Sun Java Communications Suite 5 Deployment Planning Guide

Demilitarized Zone (DMZ)

These days, most company networks are configured for a DMZ. The DMZ separates the corporate network from the Internet. The DMZ is a tightly secured area into which you place servers providing Internet services and facilities (for example, web servers). These machines are hardened to withstand the attacks they might face. To limit exposure in case of a security breach from such attacks, these servers typically contain no information about the internal network. For example, the nameserver facilities only include the server and the routers to the Internet.

Progressively, DMZ implementations have moved the segment behind the firewall as firewall security and facilities have increased in robustness. However, the DMZ still remains segmented from the internal networks. You should continue to locate all machines hosting Web servers, FTP servers, mail servers, and external DNS on a DMZ segment.

A simpler network design might only define separate DMZ segments for Internet services, VPN access, and remote access. However, security issues exist with VPN and remote access traffic. You need to separate appropriate connections of these types from the rest of the network.

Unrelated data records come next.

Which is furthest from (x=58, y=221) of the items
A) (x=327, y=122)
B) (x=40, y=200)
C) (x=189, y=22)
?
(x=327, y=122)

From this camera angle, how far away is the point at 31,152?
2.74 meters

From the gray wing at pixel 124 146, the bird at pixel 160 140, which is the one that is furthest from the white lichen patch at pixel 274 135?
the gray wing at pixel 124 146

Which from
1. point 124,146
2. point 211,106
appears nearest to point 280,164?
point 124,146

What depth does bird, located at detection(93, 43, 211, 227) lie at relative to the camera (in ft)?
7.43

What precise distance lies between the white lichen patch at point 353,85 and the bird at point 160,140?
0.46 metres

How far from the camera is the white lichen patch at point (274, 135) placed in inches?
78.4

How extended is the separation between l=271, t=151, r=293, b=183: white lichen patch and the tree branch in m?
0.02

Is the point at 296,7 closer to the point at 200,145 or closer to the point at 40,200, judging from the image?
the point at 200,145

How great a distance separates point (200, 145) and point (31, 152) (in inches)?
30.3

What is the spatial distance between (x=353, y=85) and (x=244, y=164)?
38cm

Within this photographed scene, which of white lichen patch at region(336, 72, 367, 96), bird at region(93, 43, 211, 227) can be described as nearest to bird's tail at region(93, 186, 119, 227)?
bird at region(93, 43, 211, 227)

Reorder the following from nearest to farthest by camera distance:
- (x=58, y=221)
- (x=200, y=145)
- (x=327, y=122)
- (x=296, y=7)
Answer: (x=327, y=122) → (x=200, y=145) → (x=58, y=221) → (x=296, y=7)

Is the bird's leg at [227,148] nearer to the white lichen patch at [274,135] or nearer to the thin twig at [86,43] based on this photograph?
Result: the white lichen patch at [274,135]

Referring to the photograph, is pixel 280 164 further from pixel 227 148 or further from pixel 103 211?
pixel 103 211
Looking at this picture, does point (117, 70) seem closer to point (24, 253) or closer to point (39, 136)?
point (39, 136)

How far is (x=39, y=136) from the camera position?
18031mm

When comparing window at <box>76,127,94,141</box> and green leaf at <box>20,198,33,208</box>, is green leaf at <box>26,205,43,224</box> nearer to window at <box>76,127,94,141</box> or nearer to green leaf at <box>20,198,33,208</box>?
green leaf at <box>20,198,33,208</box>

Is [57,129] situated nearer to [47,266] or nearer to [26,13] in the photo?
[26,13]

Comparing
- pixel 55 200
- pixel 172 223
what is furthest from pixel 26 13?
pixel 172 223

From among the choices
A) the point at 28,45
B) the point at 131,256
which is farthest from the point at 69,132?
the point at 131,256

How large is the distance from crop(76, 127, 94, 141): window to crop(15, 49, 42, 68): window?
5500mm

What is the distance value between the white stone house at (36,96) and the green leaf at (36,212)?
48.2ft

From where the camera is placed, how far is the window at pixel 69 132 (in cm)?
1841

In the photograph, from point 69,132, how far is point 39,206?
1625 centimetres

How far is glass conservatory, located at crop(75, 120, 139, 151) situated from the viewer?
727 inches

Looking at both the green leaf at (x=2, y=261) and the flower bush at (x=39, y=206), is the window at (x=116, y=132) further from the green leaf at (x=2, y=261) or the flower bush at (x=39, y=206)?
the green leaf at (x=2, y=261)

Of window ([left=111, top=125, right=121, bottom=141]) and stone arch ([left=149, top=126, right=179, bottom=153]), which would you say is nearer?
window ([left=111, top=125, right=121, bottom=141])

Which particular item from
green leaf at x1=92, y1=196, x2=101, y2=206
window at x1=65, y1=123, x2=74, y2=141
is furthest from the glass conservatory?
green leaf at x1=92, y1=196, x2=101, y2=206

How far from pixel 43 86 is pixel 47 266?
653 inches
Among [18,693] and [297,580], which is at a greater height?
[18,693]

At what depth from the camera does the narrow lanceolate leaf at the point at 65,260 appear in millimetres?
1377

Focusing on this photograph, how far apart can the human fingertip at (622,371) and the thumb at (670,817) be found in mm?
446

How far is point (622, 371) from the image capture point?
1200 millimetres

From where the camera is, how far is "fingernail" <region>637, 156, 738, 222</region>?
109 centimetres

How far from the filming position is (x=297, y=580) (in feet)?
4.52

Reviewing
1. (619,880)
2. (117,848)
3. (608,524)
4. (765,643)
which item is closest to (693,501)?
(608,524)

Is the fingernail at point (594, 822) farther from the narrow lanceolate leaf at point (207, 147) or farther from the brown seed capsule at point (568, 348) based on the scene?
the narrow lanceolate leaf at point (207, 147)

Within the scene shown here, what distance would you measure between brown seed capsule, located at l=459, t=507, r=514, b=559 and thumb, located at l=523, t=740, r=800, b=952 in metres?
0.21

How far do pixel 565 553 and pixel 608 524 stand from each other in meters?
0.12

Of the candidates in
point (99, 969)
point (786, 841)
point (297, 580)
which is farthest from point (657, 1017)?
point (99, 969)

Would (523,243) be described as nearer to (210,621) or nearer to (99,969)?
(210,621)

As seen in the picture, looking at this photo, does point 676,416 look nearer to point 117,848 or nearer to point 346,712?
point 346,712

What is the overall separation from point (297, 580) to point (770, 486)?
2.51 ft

The firewall providing the DMZ segmentation should allow only inbound packets destined to the corresponding service ports and hosts offering the services within the DMZ. Also, limit outbound initiated traffic to the Internet to those machines requiring access to the Internet to carry out the service they are providing (for example, DNS and mail). You might want to segment an inbound-only DMZ and an outbound-only DMZ, with respect to the type of connection requests. However, given the potential of a denial-of-service attack interrupting DNS or email, consider creating separate inbound and outbound servers to provide these services. Should an email-based Trojan horse or worm get out of control and overrun your outbound mail server, inbound email can still be received. Apply the same approach to DNS servers.